TRENTON – A $1.4 billion increase in projected income tax collections in the current and upcoming fiscal years is due in large part to an increase in wealthy taxpayers, Office of Legislative Services Budget Officer David Rosen told the Assembly Budget committee Tuesday.
Rosen told the committee that a 33 percent decline in the state’s wealthiest taxpayers between 2007 and 2009 has reversed itself, leading to the projected income tax windfall. Rosen believes the change in the number of millionaires filing had more to do with their change in income, largely based on investments, rather than “outward migration.”
Whether millionaires will flee the state if the high earners tax that was in place earlier this decade is reinstated has been a subject of debate in Trenton. Gov. Chris Christie contends the imposition of the tax that was allowed to lapse by the Democratic-controlled Legislature last year would send millionaires running, but Democrats – as well as various academic studies – say there is no data to back that up.

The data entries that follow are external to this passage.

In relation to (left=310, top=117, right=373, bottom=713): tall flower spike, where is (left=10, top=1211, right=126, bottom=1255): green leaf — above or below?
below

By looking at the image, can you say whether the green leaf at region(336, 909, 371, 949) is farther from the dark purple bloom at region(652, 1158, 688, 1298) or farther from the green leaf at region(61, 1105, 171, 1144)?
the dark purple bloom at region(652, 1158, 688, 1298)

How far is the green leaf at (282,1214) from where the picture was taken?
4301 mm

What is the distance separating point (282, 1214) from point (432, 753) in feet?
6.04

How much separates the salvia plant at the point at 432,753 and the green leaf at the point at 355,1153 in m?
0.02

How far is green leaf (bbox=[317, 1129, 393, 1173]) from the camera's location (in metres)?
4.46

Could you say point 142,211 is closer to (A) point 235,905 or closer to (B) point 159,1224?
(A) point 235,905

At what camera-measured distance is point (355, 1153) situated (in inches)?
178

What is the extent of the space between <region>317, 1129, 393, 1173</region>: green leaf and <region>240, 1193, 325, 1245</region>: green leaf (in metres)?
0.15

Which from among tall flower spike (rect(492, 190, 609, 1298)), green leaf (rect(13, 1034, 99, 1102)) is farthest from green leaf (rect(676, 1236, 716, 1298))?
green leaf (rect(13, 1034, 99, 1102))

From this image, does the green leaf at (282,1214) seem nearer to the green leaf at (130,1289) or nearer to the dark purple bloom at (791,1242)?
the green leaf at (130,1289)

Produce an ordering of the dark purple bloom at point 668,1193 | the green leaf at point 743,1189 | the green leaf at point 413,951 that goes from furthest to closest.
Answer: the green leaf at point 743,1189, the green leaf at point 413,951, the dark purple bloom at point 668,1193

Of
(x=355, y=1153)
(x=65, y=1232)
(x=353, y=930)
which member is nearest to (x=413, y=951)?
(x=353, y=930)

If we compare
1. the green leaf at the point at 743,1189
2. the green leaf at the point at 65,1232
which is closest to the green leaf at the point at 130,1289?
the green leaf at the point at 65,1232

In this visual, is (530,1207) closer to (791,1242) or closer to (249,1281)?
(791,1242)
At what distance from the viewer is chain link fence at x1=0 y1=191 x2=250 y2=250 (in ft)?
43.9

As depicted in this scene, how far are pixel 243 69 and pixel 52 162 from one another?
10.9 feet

“The takeaway from these facts is that while the recession has had terrible consequences for many middle- and lower-income New Jersey residents, it was the loss of income for wealthier New Jerseyans that sunk our income tax collections,” Rosen told the committee. “And it is the flip side of that coin that is appearing in our revenue collections now.”
The increase in income tax collections will be partially offset by a more than $400 million shortfall in corporate business tax collections over the same two fiscal years.
According to the latest figures from OLS, the fiscal year 2011 business tax projection is $2.2 billion, $190 million less than originally anticipated in the Governor’s Budget Message. The state now expects to collect $2.303 billion for fiscal year 2012, or about $253 million less than the governor’s office forecasted.
Rosen stressed to the committee that while those figures were off from the governor’s initial projections, total corporate business tax collections are “positive,” with 5 percent growth this year and 7 percent next year for 2012.
While Rosen said decisions about how to spend the money will be made by elected officials, he recommended putting some of that money toward the budget surplus fund, which he said, is currently of a “small size.” The budget chief said the state should carry at least $900 million – or 3 percent of the total budget in surplus. The proposed fiscal year 2012 budget calls for a surplus of $303 million.
Rosen said unemployment remains a big issue as the number of jobs being created remains below the number of people who are looking for a job. While there has been growth, there hasn’t been enough of it, he said.